-- begin MATERIAL FOR THIS TASK --

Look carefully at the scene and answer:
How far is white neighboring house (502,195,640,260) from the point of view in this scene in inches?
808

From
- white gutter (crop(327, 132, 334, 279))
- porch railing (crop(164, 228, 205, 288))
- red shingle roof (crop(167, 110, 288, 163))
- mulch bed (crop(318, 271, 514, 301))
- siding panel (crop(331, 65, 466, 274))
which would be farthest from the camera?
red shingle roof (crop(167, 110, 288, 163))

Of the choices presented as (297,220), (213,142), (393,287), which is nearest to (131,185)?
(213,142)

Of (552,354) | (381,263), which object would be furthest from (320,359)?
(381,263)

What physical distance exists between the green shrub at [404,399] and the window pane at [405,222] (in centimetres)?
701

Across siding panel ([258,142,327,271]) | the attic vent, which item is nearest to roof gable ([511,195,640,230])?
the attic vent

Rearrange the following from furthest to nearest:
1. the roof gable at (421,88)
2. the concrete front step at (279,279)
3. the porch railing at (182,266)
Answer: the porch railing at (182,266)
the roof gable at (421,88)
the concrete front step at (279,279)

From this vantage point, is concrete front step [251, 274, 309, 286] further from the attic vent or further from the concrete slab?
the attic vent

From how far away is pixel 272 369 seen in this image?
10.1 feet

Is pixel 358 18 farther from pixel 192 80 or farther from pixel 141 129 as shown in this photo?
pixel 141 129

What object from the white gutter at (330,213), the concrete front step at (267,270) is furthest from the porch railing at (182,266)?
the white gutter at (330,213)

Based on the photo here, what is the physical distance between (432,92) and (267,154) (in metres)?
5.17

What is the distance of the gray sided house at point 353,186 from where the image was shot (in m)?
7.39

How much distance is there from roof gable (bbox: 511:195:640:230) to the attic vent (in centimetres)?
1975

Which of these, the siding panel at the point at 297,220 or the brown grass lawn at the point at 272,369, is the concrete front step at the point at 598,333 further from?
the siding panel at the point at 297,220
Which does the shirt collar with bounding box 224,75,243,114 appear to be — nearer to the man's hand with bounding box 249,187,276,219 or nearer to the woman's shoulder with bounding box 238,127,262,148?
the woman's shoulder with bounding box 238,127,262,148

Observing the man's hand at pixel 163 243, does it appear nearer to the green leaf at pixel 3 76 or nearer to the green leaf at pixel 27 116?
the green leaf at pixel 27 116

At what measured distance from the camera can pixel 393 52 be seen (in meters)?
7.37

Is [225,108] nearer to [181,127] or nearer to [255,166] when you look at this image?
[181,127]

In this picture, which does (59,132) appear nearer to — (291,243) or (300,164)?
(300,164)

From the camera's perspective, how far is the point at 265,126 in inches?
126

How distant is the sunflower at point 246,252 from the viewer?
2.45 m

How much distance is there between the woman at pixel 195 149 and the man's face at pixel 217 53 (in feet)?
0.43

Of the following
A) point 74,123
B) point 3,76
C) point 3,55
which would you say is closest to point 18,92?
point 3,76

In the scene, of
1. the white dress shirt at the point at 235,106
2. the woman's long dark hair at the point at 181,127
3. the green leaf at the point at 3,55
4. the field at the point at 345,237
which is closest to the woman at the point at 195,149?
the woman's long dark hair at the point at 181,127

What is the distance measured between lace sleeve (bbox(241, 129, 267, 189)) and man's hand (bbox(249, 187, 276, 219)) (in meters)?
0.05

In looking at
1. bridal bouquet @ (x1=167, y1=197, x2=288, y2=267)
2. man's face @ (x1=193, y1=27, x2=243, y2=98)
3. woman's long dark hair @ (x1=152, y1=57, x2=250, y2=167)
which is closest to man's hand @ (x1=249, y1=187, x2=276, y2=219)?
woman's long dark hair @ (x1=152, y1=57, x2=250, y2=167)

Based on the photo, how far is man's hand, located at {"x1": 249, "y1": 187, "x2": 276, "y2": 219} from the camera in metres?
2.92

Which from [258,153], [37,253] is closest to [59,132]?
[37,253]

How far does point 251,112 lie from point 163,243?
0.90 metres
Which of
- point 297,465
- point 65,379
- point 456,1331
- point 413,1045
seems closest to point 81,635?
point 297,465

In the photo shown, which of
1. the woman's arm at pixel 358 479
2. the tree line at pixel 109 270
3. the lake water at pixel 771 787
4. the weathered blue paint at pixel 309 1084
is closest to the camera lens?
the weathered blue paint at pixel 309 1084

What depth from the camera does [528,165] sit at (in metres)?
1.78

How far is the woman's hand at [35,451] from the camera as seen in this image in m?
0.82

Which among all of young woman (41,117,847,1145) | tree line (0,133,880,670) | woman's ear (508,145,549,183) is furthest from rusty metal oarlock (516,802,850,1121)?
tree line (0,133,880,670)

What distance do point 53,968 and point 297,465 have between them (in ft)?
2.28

-- end MATERIAL FOR THIS TASK --
-- begin MATERIAL FOR THIS TASK --

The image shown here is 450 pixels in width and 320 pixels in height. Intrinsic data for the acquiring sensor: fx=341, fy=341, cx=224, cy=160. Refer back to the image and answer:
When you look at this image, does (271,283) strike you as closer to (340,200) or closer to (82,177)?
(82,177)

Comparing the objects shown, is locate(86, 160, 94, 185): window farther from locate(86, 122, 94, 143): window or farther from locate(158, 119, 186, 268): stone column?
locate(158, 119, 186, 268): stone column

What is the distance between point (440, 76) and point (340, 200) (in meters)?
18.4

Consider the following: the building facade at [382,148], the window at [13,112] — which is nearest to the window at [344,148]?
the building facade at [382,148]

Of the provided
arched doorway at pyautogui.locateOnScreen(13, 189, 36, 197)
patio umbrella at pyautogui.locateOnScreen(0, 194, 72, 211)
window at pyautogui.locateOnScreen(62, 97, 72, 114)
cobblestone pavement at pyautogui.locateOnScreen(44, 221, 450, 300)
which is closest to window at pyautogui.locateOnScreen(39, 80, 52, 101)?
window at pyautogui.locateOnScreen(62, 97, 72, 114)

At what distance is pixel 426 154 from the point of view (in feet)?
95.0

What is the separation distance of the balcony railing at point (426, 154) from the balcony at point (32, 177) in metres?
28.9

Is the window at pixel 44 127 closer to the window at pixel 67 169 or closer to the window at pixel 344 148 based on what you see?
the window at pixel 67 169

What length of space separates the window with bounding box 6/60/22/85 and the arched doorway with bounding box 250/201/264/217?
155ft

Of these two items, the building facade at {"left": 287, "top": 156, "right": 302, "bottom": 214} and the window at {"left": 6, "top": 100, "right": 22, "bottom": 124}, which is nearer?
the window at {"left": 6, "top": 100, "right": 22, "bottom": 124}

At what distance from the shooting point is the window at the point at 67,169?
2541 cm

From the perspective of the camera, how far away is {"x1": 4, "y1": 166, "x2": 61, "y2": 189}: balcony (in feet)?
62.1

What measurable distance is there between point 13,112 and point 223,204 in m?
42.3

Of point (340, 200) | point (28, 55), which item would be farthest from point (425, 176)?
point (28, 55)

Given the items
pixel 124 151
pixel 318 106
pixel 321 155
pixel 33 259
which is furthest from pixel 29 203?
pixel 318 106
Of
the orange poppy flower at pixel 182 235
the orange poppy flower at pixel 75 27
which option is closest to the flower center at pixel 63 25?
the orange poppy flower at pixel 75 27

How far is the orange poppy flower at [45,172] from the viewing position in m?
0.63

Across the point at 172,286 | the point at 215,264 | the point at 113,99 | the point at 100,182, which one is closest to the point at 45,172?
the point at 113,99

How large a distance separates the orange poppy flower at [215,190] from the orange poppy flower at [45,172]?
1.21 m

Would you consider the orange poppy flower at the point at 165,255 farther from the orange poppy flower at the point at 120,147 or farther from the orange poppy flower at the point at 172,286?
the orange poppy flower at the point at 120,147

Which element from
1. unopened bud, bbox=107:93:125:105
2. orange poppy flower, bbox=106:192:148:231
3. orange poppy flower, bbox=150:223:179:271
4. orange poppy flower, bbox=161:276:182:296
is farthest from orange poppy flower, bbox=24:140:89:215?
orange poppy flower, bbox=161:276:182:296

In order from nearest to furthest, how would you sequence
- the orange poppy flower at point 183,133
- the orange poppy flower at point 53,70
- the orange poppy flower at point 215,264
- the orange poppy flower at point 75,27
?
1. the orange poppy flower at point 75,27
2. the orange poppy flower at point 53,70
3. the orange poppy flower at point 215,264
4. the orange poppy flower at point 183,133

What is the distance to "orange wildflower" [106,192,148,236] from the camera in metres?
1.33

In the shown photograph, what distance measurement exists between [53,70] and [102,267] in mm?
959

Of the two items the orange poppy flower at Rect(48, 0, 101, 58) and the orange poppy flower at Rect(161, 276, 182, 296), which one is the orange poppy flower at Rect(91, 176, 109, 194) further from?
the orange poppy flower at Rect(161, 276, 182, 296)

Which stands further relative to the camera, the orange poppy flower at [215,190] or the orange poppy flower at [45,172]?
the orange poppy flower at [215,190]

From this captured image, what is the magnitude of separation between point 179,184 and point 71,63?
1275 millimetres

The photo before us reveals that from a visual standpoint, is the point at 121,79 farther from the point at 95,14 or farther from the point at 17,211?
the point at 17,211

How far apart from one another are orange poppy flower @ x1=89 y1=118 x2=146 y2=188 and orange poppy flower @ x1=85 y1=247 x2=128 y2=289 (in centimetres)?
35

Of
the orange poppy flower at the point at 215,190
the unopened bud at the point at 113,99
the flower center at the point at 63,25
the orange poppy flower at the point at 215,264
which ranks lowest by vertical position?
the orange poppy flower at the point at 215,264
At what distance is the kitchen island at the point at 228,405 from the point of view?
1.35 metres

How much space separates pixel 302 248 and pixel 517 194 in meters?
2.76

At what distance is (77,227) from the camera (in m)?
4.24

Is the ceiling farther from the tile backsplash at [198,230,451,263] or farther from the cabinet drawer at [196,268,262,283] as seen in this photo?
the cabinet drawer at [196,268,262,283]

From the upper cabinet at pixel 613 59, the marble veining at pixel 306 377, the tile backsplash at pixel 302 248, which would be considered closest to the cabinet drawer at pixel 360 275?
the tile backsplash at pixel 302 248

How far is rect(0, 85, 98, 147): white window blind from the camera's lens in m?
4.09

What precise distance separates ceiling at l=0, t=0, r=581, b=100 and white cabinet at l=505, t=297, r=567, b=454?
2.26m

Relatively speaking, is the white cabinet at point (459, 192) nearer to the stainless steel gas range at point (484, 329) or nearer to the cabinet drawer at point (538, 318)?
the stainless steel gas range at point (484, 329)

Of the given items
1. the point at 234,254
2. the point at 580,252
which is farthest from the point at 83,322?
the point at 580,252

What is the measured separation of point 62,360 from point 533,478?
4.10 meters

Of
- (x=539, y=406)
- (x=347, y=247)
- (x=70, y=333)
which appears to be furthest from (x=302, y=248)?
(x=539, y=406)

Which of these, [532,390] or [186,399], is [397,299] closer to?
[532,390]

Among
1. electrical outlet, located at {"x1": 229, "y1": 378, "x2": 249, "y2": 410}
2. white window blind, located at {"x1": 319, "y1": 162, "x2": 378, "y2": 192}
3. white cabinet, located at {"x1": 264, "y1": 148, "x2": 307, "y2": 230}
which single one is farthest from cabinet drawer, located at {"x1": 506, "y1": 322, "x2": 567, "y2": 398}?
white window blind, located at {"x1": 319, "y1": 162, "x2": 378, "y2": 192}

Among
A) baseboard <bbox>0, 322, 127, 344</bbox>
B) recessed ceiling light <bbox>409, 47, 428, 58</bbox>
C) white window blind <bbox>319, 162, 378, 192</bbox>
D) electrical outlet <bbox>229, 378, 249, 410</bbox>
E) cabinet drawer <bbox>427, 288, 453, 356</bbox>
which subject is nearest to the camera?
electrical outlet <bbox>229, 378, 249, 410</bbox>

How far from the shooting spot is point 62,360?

-- end MATERIAL FOR THIS TASK --
-- begin MATERIAL FOR THIS TASK --

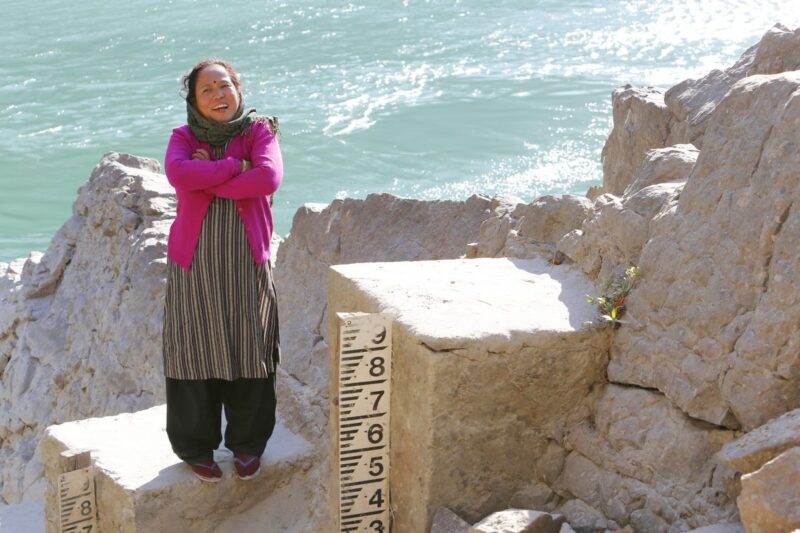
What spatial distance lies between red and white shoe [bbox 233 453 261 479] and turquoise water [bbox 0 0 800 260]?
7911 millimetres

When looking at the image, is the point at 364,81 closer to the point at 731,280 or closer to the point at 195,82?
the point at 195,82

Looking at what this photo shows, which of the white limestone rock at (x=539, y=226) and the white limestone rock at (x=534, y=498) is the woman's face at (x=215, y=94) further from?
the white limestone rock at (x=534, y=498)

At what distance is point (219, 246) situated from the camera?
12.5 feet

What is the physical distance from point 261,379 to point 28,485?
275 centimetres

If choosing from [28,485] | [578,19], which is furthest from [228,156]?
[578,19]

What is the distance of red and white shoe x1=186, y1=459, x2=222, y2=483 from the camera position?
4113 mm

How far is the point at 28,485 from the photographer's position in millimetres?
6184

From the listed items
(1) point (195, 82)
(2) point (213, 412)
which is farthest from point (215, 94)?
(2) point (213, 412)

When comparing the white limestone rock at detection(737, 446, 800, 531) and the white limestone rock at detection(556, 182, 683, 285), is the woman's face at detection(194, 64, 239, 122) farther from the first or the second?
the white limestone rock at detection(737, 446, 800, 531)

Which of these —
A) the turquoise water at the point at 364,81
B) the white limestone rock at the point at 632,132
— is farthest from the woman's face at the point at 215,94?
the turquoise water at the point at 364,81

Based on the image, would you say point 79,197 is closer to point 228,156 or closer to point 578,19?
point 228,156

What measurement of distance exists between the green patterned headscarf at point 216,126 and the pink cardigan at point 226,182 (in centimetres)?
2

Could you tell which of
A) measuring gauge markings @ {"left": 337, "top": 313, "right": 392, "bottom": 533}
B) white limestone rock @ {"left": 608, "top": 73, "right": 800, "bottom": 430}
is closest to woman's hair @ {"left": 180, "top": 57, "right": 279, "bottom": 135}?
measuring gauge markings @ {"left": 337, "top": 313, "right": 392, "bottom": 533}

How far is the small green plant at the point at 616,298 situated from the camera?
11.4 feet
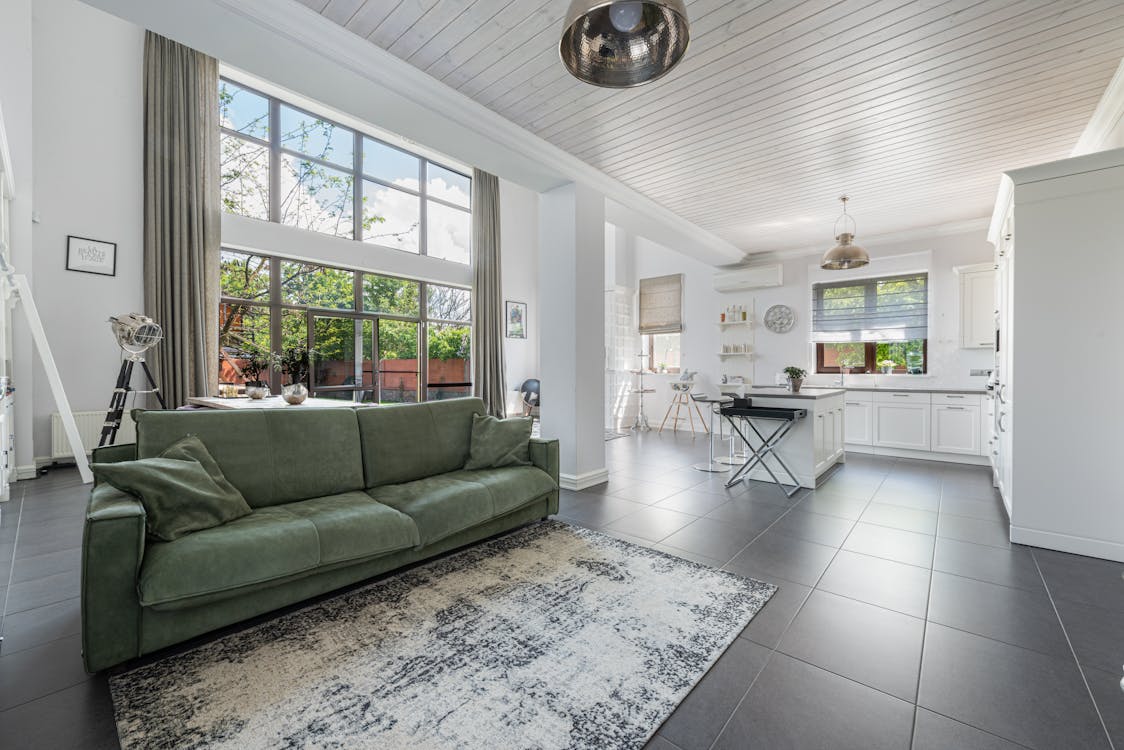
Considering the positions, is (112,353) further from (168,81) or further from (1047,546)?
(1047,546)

-- end MATERIAL FOR THIS TASK --

SHORT EXERCISE: Copy the lines from the one containing "Based on the photo, how" through the one containing "0.90 metres", inclusive, changing every "point" to "location" and leaving everything else as it is.

COMPLETED EXERCISE:
Based on the photo, how far is man's hand, located at {"x1": 249, "y1": 187, "x2": 276, "y2": 219} from the camera in metres?
2.92

Which from [258,153], [37,253] is closest to [59,132]?
[37,253]

How far does location 251,112 lie from location 163,243?
0.90 metres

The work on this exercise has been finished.